The Alaska Permanent Fund Corp. still estimates that the fund will make a 6.75% total return by 2030 which would see it grow to roughly $80 billion.

A bigger concern for Rodell than one year of losses is overdrawing the Permanent Fund

Pat Pitney, the former head of the nonpartisan Legislative Finance Division, told lawmakers in April that for every $1 billion they take out of the fund, Alaskans would lose $50 million per year in investment earnings, forever.

The Board of Trustees of the Alaska Permanent Fund Corp. has also repeatedly warned lawmakers not to overdraw the fund. “It is something the Board of Trustees is talking about, it’s something we continue to be concerned about,” Rodell said.
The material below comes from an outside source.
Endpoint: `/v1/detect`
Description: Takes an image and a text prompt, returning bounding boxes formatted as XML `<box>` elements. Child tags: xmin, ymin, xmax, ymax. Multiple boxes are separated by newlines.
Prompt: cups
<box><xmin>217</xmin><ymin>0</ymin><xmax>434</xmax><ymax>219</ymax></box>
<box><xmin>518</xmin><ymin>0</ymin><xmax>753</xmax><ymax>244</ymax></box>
But there are also concerns about cutting back state spending either through the Permanent Fund dividend or to state services, particularly during the COVID-19 pandemic.

“The state potentially cannot afford to not pump more money into the economy, given the severity of the crisis it’s facing,” said Mouhcine Guettabi, an economist with the Institute of Social and Economic Research.
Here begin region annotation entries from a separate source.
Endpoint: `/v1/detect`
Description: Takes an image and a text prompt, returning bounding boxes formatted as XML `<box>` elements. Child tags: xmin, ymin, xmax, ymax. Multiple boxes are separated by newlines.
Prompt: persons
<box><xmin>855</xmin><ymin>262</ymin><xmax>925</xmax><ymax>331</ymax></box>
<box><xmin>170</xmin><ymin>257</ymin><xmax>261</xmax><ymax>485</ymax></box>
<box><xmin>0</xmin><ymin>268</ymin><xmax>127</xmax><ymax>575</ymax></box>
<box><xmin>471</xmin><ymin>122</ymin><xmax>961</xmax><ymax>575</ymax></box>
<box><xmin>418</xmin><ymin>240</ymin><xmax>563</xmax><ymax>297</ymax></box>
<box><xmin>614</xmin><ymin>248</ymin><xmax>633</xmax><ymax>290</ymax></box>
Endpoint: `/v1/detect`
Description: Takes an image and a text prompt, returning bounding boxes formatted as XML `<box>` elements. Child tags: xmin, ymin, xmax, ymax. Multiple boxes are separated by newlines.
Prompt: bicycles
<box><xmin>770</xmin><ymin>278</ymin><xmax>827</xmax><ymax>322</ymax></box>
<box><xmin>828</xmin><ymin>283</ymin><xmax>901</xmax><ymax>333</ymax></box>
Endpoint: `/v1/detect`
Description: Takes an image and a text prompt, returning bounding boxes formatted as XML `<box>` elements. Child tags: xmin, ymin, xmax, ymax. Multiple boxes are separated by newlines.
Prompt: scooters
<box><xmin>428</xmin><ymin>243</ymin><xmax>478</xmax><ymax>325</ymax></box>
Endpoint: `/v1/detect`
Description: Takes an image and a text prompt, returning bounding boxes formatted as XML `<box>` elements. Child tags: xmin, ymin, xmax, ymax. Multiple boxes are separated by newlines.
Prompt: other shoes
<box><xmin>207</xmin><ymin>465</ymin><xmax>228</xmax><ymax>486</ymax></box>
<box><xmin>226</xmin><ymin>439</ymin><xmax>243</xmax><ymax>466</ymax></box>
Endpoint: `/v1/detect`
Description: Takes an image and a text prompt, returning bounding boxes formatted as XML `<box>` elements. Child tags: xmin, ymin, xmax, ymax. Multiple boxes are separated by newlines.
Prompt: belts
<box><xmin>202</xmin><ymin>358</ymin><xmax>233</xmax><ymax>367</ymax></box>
Guettabi emphasized that if legislators overdraw the fund during the pandemic, they should only do it with a clear fiscal plan.

Changing revenue picture for Alaska

A big change in recent years has been to Alaska’s revenue picture.

In 2014, the oil and gas industry accounted for roughly 88% of Alaska’s unrestricted general fund revenue. According to the Department of Revenue’s spring revenue forecast, oil and gas will pay for less than 20% of the state budget in 2021.

The Permanent Fund will now account for over 70% of Alaska’s state spending.

“The state has become an investment state,” Guettabi said. “The state does rely on an investment account much more than it does oil.”

Rodell, a Department of Revenue commissioner in 2013 and 2014, spoke about the scale of that shift. “When you think about that, it’s amazing to me how quickly the world has changed for us,” she said.

That change also puts pressure on the Permanent Fund, the dividend and the budget.

Alaska’s operating budget was roughly $4.5 billion in state spending for the fiscal year that ended on June 30. A full statutory Permanent Fund dividend would cost around $2 billion in 2021 and pay roughly $3,100 to each eligible Alaskan.

If the budget stays flat and a full PFD is paid, the state would be more than $2 billion in deficit. Big decisions will be needed if legislators choose not to exhaust the ERA which can be spent down by a simple majority vote.

“We’re really at the point where we have to decide what we want the Permanent Fund to be used for, it can’t do it all,” Rodell said. “There’s just not enough money, or ways to earn money, to do it all.”